Irish social media agency Simply Zesty has made quite a name for themselves creating content and growing their social media footprint. They do this with a small staff, while serving blue chip clients like Sony and Volkswagen. When founder Lauren Fisher reached out to me to let me know they were acquired by UTV Media, I jumped at the chance to ask her about their content strategy.
Agencies are often in their own category from a social media perspective, but since their customers are other businesses, they can be thought of as B2B companies. And the lessons Lauren shared with me below can apply to any B2B company.
Lauren Fisher, Founder, Simply Zesty; John McCann, Group CEO, UTV Media plc; Niall Harbison, Founder, Simply Zesty; Nigel Robbins, Commercial Director – Ireland, UTV Media and Ken Fitzpatrick, CEO, Simply Zesty.
Let’s start at the top. Agencies frequently struggle creating social media content because their staff needs to focus on billable work. How do you manage to strike that balance?
For us, it’s been a learning curve of getting the right mix between brainstorming for the right video, design, app etc., the actual production time and then the eventual distribution. It’s very easy to get sidetracked with focusing on the content without figuring out how much time you need to properly plan and get the best idea. As a business, we’ve worked hard on ensuring we have the right mix of time spent on all 3 areas, and of course that the billing accurately reflects this!
Can you provide some insight into your content strategy? Are there certain topics you focus on, and others you steer away from?
In terms of the blog, we have decided to keep a focus on news, analysis and also easy to follow guides/tips. We’ve found that there is a ready audience there for each of those areas, provided we put the work in to do it well! We’ve also been genuinely honest about what we would find useful or interesting. Unless we have an exclusive, we would rarely cover a breaking news story with a simple summing up, but we would provide additional insights for brands to put something into practice, or how it might change things for them. And we have learned that if you put the time in to an article, it will generally pay off.
Even though you work with a number of large consumer brands, you are a B2B company because you are selling your services to other businesses. How do you bring that consumer sensibility to your social media properties?

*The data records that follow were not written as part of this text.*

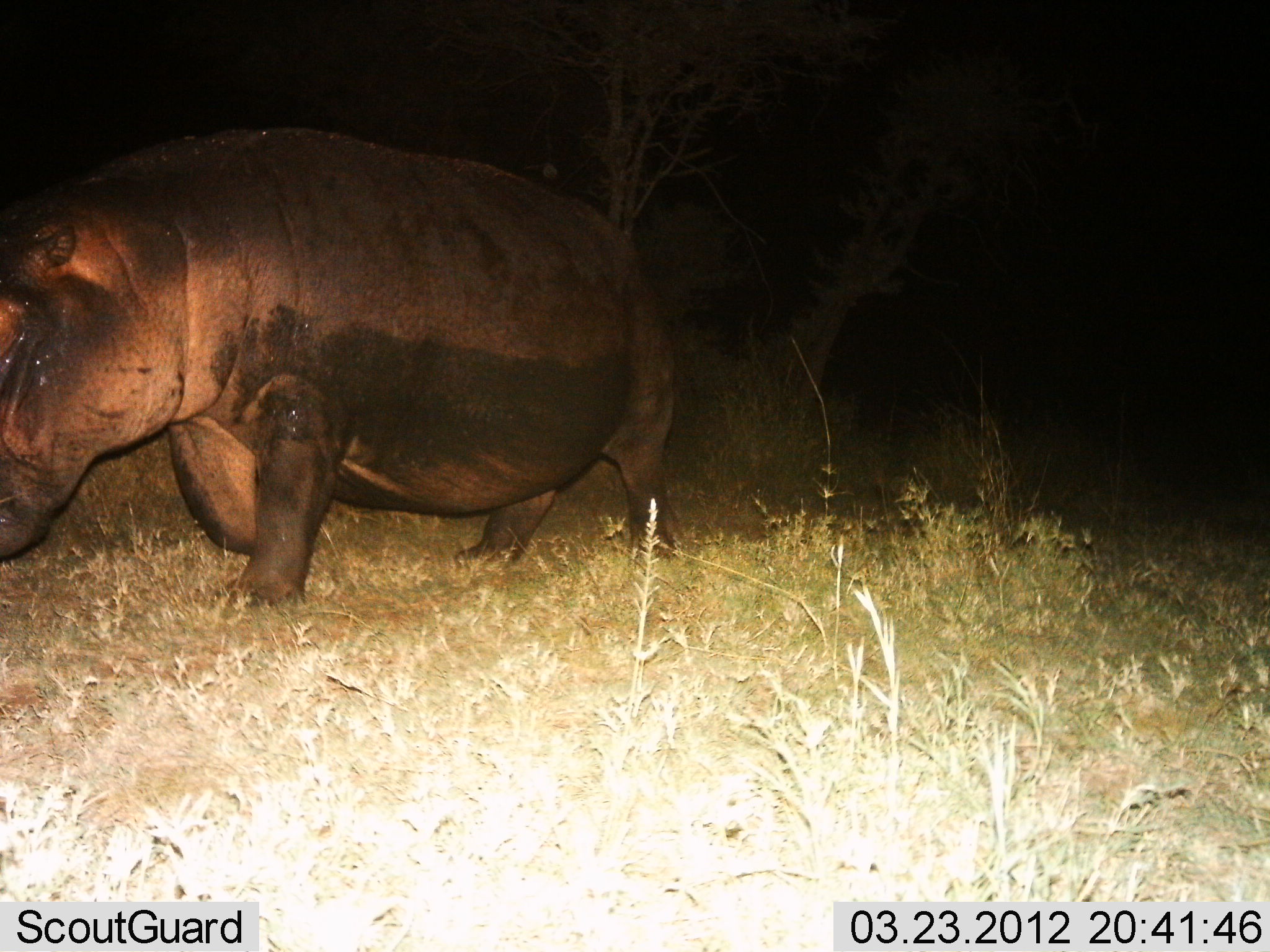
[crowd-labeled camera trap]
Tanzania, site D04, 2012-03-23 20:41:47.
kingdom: Animalia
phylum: Chordata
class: Mammalia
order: Artiodactyla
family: Hippopotamidae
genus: Hippopotamus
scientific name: Hippopotamus amphibius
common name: hippopotamus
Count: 1.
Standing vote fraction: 13%.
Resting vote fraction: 0%.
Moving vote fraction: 84%.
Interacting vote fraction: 0%.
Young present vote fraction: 0%.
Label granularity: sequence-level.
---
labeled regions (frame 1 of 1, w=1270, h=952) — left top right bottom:
animal: 0 128 678 623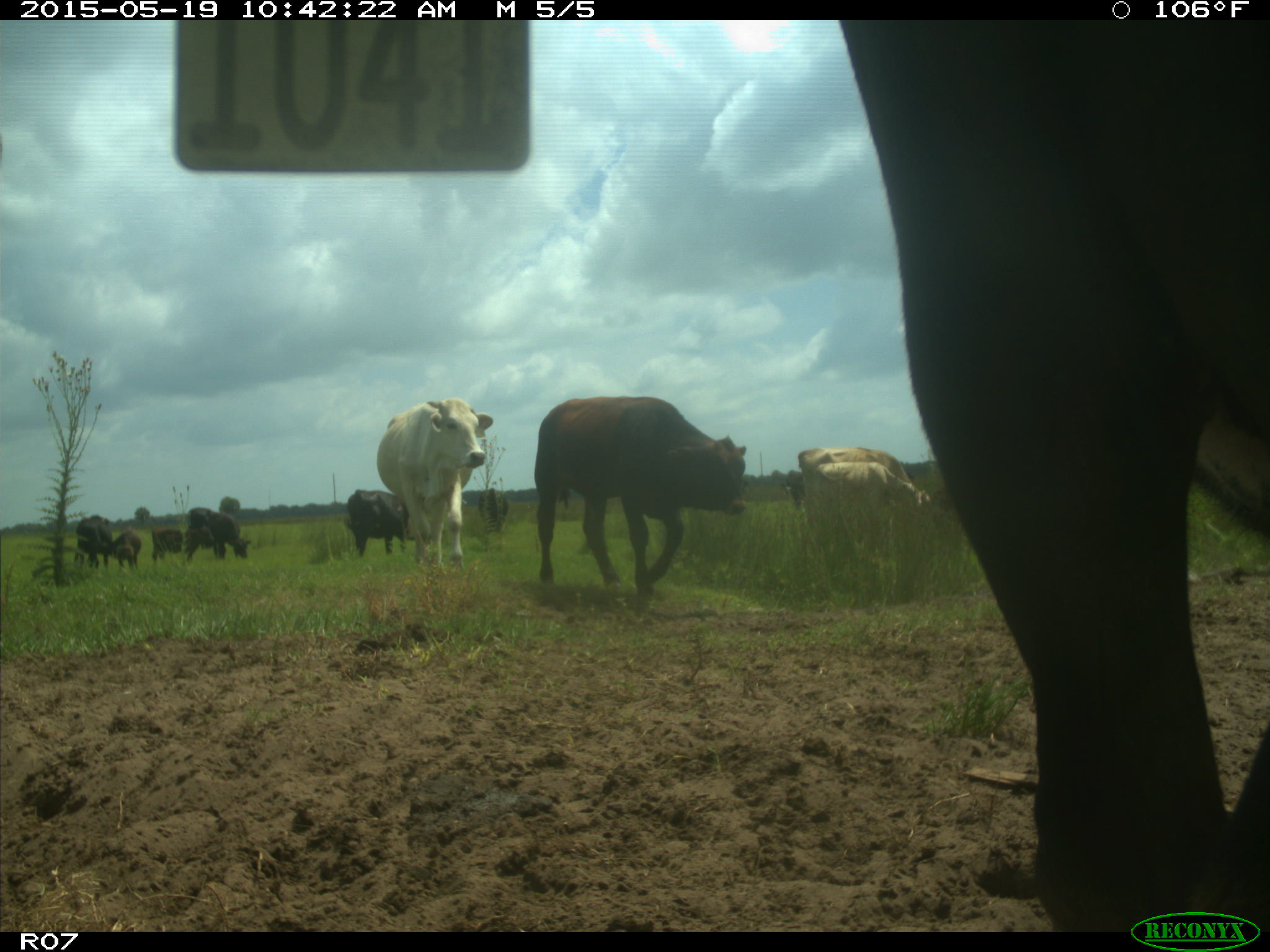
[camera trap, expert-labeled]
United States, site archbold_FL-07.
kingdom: Animalia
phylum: Chordata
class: Mammalia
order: Artiodactyla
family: Bovidae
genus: Bos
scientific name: Bos taurus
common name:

We have tried to keep the company social media properties as personable as possible. No one really has an interest in joining our Facebook Page if we’re just going to post links to our blog. RSS is fine for that! We think about how we run our personal social media accounts and try to replicate this where we can, with informal questions, pictures etc. I think that is where we stand out, but again it has been a learning curve. There were times, particularly when we struggling with a smaller team and being maxed out on client work, when we let our own social media activities slip. But this was wrong. After all, we have actually gained new clients purely through our own social media profiles. One time we even gained a new client as one of our videos was shown as a similar video in the sidebar of YouTube and they got in touch!
How closely do you track conversions, in the form of new business, from your social media efforts?
Honestly, probably not as much as we should. Firstly because it is quite time consuming to do it well, but also because it is of a much more organic nature, and not always easy to track. We tend to be quite anecdotal about it. If a client mentions that they found us through a particular blog post, video etc. we would try and implement more of those. But unfortunately it’s not an exact science. Sometimes you just get lucky and it can be hard to replicate the success.
Any final tips for companies looking to grow their social media presence to drive new business?
Definitely take the time to do it properly. It’s very easy to let it slip when you have client work coming out of your ears! But you will probably find that the work you get through social media channels will have a longer lead time, so it’s important to keep it up even during busy periods in your agency, as you could see the benefit even months down the line.
Also try and focus on where the decision makers are, and what they might be looking for that you can help out with. It might well be the case that networking in groups on LinkedIn won’t drive that many business leads (it hasn’t really for us), but that by tweeting interesting campaign links etc. you provide people with a useful resource and these may well be the decision makers in an organisation.